Anne Lamott has a great example of a moment like this. It’s from her book, Small Victories, and she’s describing a fellow mom in her son’s first grade class. The woman, it turns out, is Anne’s sworn enemy. She’s young, fit, wealthy, and conservative–and even worse, she’s really sweet. As fate would have it, the two boys become friends, and Anne’s son Sam is often over at their house to play. Anne is called over to pick up her son, and that’s when the great righteousness reversal happens:

Everywhere you looked was more façade, more expensive stuff–show-offy I-have-more-money-than-you stuff, plus you’re-out-of-shape stuff. Then our boys appeared, and I got up to go. Sam’s shoes were on the mat by the front door, next to his friend’s, and I went over to help him put them on. As I loosened the laces on one shoe, without realizing what I was doing, I snuck a look into the other boy’s sneaker–to see what size shoe he wore. To see how my kid lined up in shoe size.

And I finally I got it.

The veil dropped. I got that I am as mad as a hatter. I saw that I was the one worried that my child wasn’t doing well enough in school. That I was the one who thought I was out of shape. And that I was trying to get her to carry all this for me because it hurt too much to carry it myself.
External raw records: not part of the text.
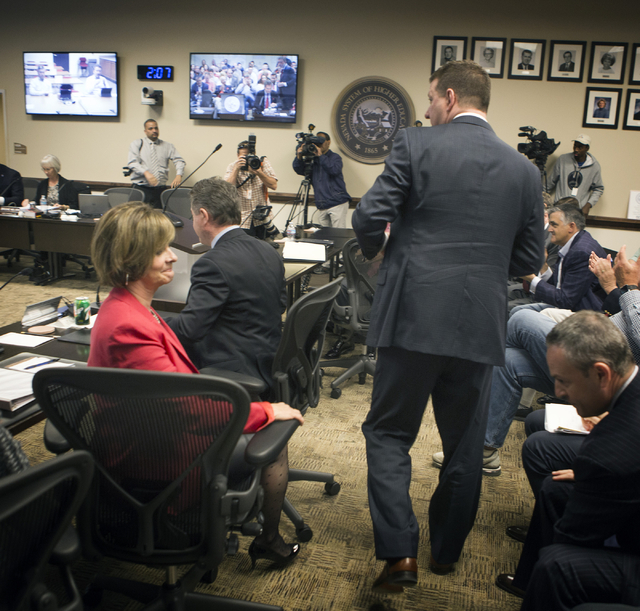 A relieved UNLV Director of Athletics Tina Kunzer-Murphy, left, sits while new UNLV basketball coach Chris Beard walks past her after University of Nevada Board of Regents approved his contract Fr ...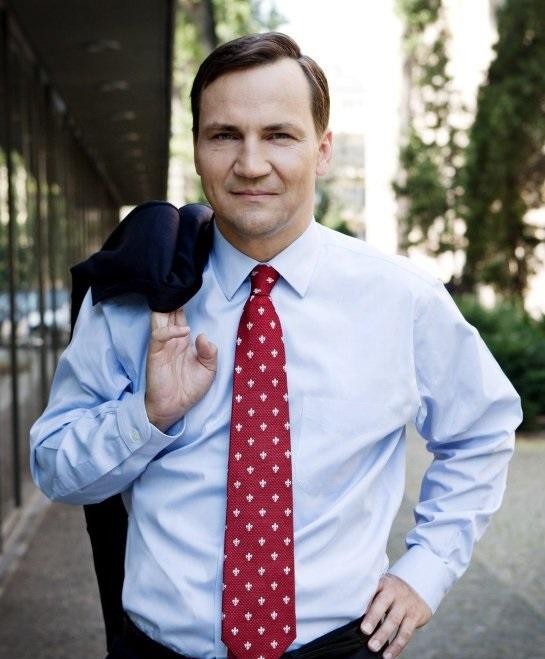 Radosław Sikorski podczas wystąpienia publicznego, gestykulujący, w tle zamazane postaci, oddające dynamikę wydarzenia.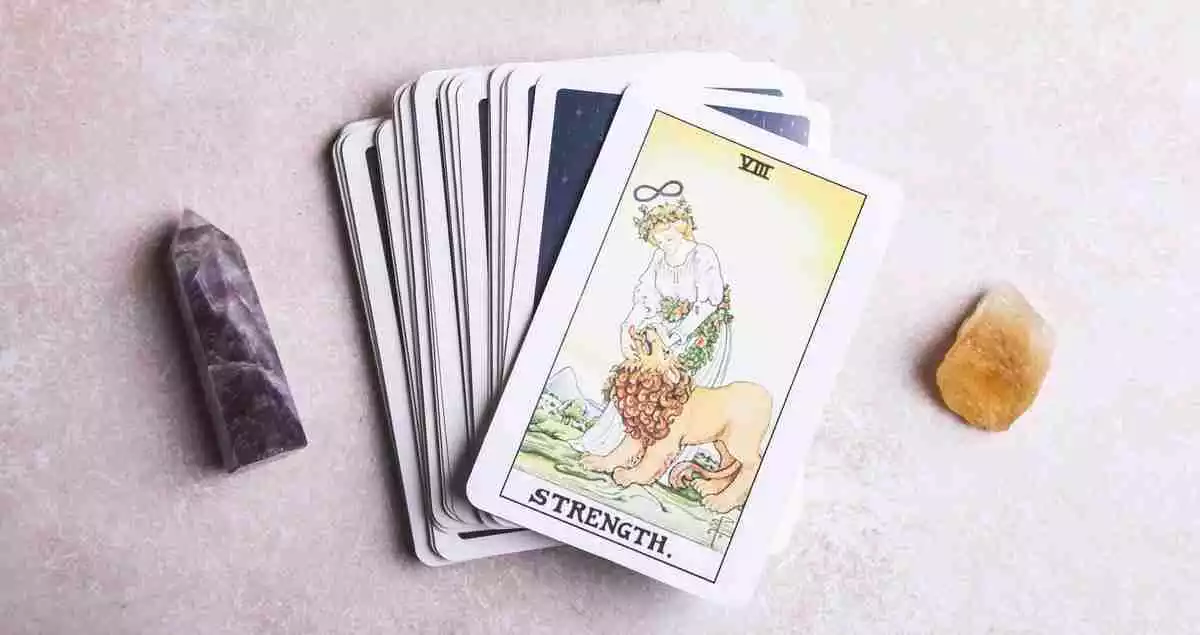 Strength tarot card on a tarot card deck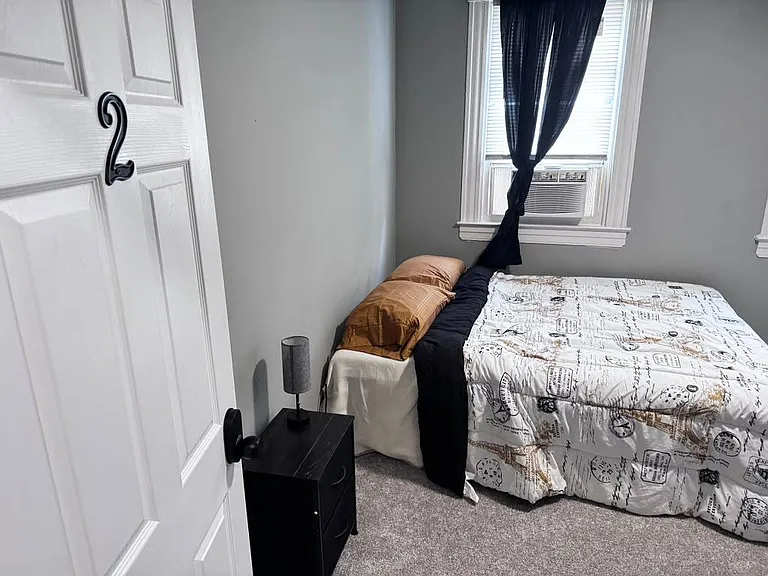 Carpeted bedroom with a full bed setup, nightstand, and window A/C unit for added comfort and climate control.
I wanted to kiss her on both cheeks, apologize for all the self-contempt I’d been spewing out into the world, all the bad juju I’d been putting on her by thinking she was the one doing harm. I felt like J. Edgar Hoover, peeking into the shoes of his nephew’s seven-year-old friend to see how the Hoover feet measured up, idly wondering how the kid’s parents would like to have a bug on their phone. This was me. She was the one pouring me more tea, she was the one who’d been taking care of my son. She was the one who seemed to have already forgiven me for writing a book in which I trashed her political beliefs; like God and certain parents do, forgiven me almost before I’d even done anything that I need to be forgiven for. It’s like the faucets are already flowing before you even hold out your cup to be filled. Before forgiveness.

The veil dropped. The God of the universe stares before a sinful, bad-juju-spewing human being, and meets her with his grace. And, of course, this is what makes this reversal so relieving. We are taken to zero–where the righteous are found guilty…and then, miraculously, the guilty are exonerated. We find ourselves simultaneously killed–upside-down and inside-out–and then, new.